I was pleased to participate in the panel “A Stronger Canada: Building Our Economy in Uncertain Times” at last month’s 2025 Progress Summit hosted by the Broadbent Institute. There, as the video below shows, I argued that to replace fossil fuels, Canada must double its electricity supply by 2050 and that public ownership of the electricity sector is the most cost-effective way to achieve this. We should prioritize highly-unionized, dispatchable hydro and nuclear power, rather than relying on low-union, intermittent wind and solar. But to do this, we must address a more fundamental challenge: how the federal NDP can reorient its electrification policy in the wake of its disastrous April 28 election results.
The NDP’s collapse was not just the product of international headwinds or shifting personalities. Post-election analysis confirms a long-running trend: the party has lost the support of rural and suburban blue-collar workers. Its base now lies mostly among urban, white-collar professionals. This shift is electorally disastrous. These two groups—blue-collar and white-collar workers—have different outlooks and class interests. The NDP has increasingly tailored its policies to the latter, further alienating its traditional working-class base.
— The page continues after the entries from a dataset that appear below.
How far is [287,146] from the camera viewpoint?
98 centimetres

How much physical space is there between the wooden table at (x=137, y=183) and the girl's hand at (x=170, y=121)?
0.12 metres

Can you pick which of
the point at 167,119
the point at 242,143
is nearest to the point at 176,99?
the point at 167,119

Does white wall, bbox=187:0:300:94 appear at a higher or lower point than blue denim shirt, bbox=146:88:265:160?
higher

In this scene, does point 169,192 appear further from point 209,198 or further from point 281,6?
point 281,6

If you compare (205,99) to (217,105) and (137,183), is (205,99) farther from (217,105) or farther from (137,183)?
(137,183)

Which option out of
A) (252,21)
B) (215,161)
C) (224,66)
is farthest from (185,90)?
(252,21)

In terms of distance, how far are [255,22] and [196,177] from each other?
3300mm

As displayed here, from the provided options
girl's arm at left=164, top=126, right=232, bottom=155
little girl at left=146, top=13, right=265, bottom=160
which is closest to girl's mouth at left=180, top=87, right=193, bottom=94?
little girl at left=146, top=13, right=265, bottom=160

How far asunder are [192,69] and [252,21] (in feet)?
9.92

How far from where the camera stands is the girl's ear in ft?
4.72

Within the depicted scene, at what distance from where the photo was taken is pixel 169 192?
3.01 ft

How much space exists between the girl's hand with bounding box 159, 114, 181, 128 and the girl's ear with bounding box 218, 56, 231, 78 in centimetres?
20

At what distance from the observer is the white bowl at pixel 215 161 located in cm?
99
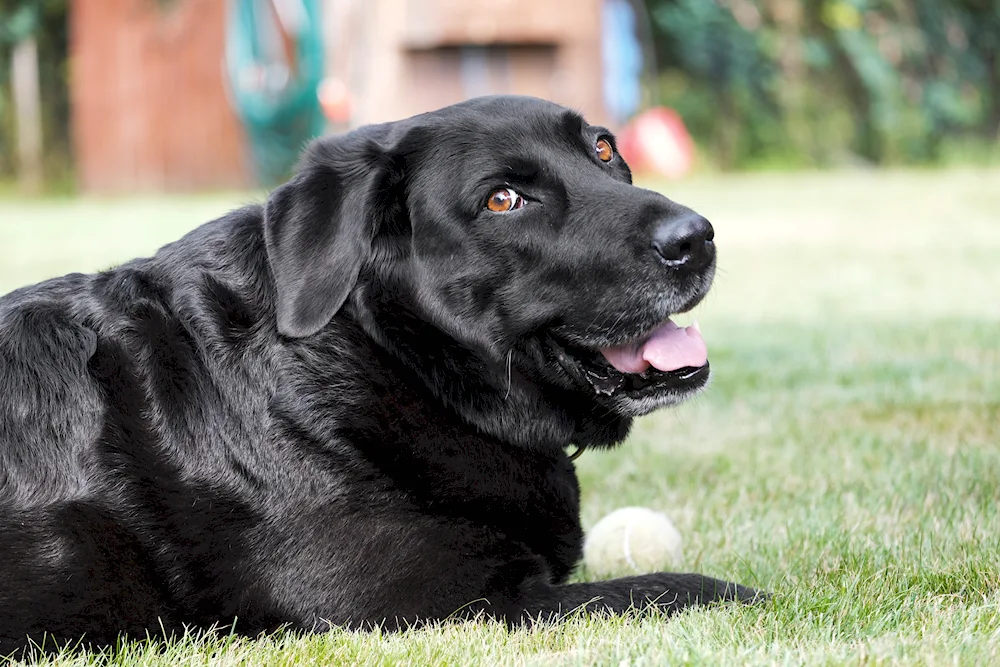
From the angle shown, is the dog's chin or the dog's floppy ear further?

As blue-collar workers abandon the party, their perspectives disappear from NDP priorities, creating a vicious cycle of decline.
Public ownership of electricity has been one of the great progressive victories in Canadian history. Visionaries like Adam Beck in Ontario, Tommy Douglas in Saskatchewan, and René Lévesque in Quebec ensured Canadians had access to cheap, abundant, publicly provided power, unlike in the U.S., where private ownership dominates, or the U.K., which privatized under Margaret Thatcher. This model delivered high union density and good jobs for generations.
Yet, this legacy is under attack from all sides. Conservatives have a clear agenda: privatize and commodify. Since the 1990s, they have succeeded in privatizing Nova Scotia Power and Ontario’s Hydro One, and in deregulating Alberta’s electricity sector.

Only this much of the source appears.